I had reached out on Facebook to a dozen people who had identified themselves as steelworkers at the plant. Shannon was the only one who wrote me back that same day.
But then she canceled our lunch meeting abruptly. She feared that the Rexnord Corporation, the company that owned the factory, would punish her for talking to a reporter.
I did my best to convince Shannon that I would protect her identity until she’d received her final paycheck from the company. It was a risky promise. Nobody knew when that would be.
“I’m a stranger and you have no reason to trust me,” I wrote her on Facebook. “But I do want to tell the story of Rexnord and I want to tell it all the way through. I want to find out six months from now or even a year from now what happened to everybody. I want to follow certain people to see where they ended up. I’d love for you to be one of them.”
Luckily, Shannon did walk through the door at Cracker Barrel, wearing her signature blue eyeliner. She sat down to lunch and told me the story of her life, which was unlike anything I had ever heard.
It was a tale of overcoming sexual abuse and domestic violence to become the first female “heat treat” operator at the plant‚ responsible for hardening with fire the small rings of steel that would eventually be joined together, one inside the other, to form bearings. Yet Shannon didn’t view herself as a victim or a survivor. She was simply a single mom trying to make it.
I followed Shannon and several of her co-workers until September, making eight trips to Indianapolis over a period of eight months. Many of the workers were at the factory seven days a week. They didn’t have much free time to talk. Sometimes I drove to work with Shannon and hopped out of the car just before she got to the factory. Sometimes I met her at the end of her shift — at 10 p.m. — at a Burger King nearby and drove home with her. A few times, I fell asleep waiting for her to get home after her shift.
The Times in Person: Indianapolis
The reality that Shannon and her co-workers showed me flew in the face of so many assumptions I had about class, free trade and globalization.
I had always been told that unskilled jobs moved abroad. Yet Shannon’s job was complicated. It had taken her years to master. Could I do what she did? I honestly wasn’t sure.
I had always been told that automation, not trade, was the reason factory workers like Shannon were losing their jobs. But the two are intimately linked, as U.S. factories trying to compete with cheap labor overseas are forced to automate to stay profitable. Far from seeing herself as a competitor to machines, Shannon viewed herself as a loving caretaker of the machines she’d spent years learning to operate and repair.
I had always been told by economists, diplomats and academics that workers like Shannon were the few who had to be sacrificed so that the rest of us could be better off: They were the martyrs of globalization. But the more I delved into economic theory, the more I began to question whether people like Shannon were really “the few.” Our economy is designed for (and by) people with college degrees — a credential that two-thirds of American adults lack.
For those of us who are lucky enough to have graduated from good colleges, globalization and unfettered trade have expanded our horizons and boosted our incomes, as the world opened up to our talent and capital. We rarely think about the downsides to our fellow Americans, the most vulnerable among us. Too often, we just repeat the ubiquitous platitude, “The factories are never coming back.”

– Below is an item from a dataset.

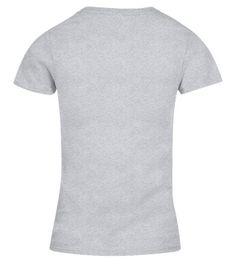Kleidung & Accessoires Bluse Gestreift Mädchen Größe 4 Ein BrüLlender Handel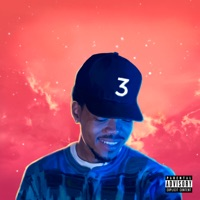 Coloring Book - Chance the Rapper mp3 download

Getting to know Shannon and her co-workers helped me understand why so many Americans feel let down by both major political parties in this country. But this story has also given me a huge amount of hope that, despite our many differences, Americans still really do care about one another.

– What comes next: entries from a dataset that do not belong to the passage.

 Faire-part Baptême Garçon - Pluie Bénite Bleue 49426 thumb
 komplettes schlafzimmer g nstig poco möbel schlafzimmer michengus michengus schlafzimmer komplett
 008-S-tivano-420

After the article ran, people from all walks of life reached out to me, to Shannon and to The New York Times.
“Shannon, Rosie the Riveter has nothing on you,” commented a woman from Vermont. “If ever we are to succeed as a country again, it is because of people like you. Your tenacity, grit, love, humanity, devotion to family and work ethic are what make America thrive.”
A man who identified himself as a former manager in tech manufacturing, from Dallas, wrote: “I have seen this story play out over and over again. It is going to take a new breed of committed, smart and courageous leaders both political and in business to turn around this mess.”
A judge in California sent me a message saying that the story “affirmed for me how we as Americans are all in this together and should behave that way more.”
Amen to that.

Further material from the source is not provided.